- SOURCE EXTRACT:
§

3.3.1 Tensorflow for large dataset

Since MNIST dataset is a quick and small example, the issue of GPU out-of-memory (OOM) will not be raised. However, large dataset is often seen in the real world, which might cause program crashed due to GPU OOM.

A general approach is to load data from batches into GPU. Even if the method "model.fit" and "model.predict" contains the argument "batch_size", the behavior of Tensorflow tends to acquire more space than a batch which leads to the risk of GPU OOM. Hence, please add the following code to limit the GPU memory usage:

1. In the beginning of main.py

import tensorflow as tf
gpus = tf.config.experimental.list_physical_devices(device_type="GPU")
for gpu in gpus:
tf.config.experimental.set_memory_growth(gpu, True)

2. At the end of data preparation

# after the preparation of: xTrain, yTrain, xTest, yTest
# after setup batch_size
with tf.device("CPU"):
trainset = tf.data.Dataset.from_tensor_slices( (xTrain, yTrain) ).shuffle(8192).batch(batch_size)
testset = tf.data.Dataset.from_tensor_slices( (xTest, yTest) ).shuffle(8192).batch(batch_size)

3. Use for loop to train and validate batches

Before	After
model.fit(xTrain, yTrain, epochs=1, batch_size=batch_size)	for xTrainBatch, yTrainBatch in trainset: model.fit(xTrainBatch, yTrainBatch, epochs=1, batch_size=batch_size)
model.predict(xTest, yTest, epochs=1, batch_size=batch_size)	for xTestBatch, yTestBatch in testset: model.predict(xTestBatch, yTestBatch, epochs=1, batch_size=batch_size)

§

- SUPPLIED RECORDS:
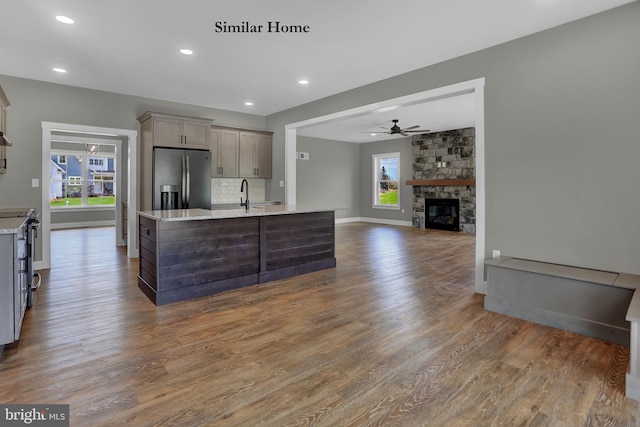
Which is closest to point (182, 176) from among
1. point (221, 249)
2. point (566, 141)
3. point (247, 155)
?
point (247, 155)

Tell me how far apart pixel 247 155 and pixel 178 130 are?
1454 millimetres

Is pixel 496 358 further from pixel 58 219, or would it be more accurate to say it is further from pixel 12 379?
pixel 58 219

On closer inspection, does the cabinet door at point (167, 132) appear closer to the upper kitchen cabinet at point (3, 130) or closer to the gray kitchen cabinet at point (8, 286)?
the upper kitchen cabinet at point (3, 130)

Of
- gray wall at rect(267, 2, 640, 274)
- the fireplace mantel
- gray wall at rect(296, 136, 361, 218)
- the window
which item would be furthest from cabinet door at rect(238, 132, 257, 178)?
the window

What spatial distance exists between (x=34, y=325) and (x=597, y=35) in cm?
537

§

- DIRECTION 1: Duplicate the part of the TensorFlow section starting with "1. In the beginning" and going on through "(xTrain, yTrain) ).shuffle(8192).batch(batch_size)".
- DIRECTION 2: In the TensorFlow section, what value is passed to shuffle when the training and test datasets are built?
- DIRECTION 3: According to the TensorFlow section, why should code be added to limit GPU memory use even though "model.fit" and "model.predict" accept a "batch_size" argument?

- EXERCISE RESULT 1:
1. In the beginning of main.py

import tensorflow as tf
gpus = tf.config.experimental.list_physical_devices(device_type="GPU")
for gpu in gpus:
tf.config.experimental.set_memory_growth(gpu, True)

2. At the end of data preparation

# after the preparation of: xTrain, yTrain, xTest, yTest
# after setup batch_size
with tf.device("CPU"):
trainset = tf.data.Dataset.from_tensor_slices( (xTrain, yTrain) ).shuffle(8192).batch(batch_size)

- EXERCISE RESULT 2: 8192

- EXERCISE RESULT 3: TensorFlow tends to take more memory than a single batch needs, even when "batch_size" is set. This creates a risk that the GPU runs out of memory and the program crashes, which is more likely with the large datasets common in the real world.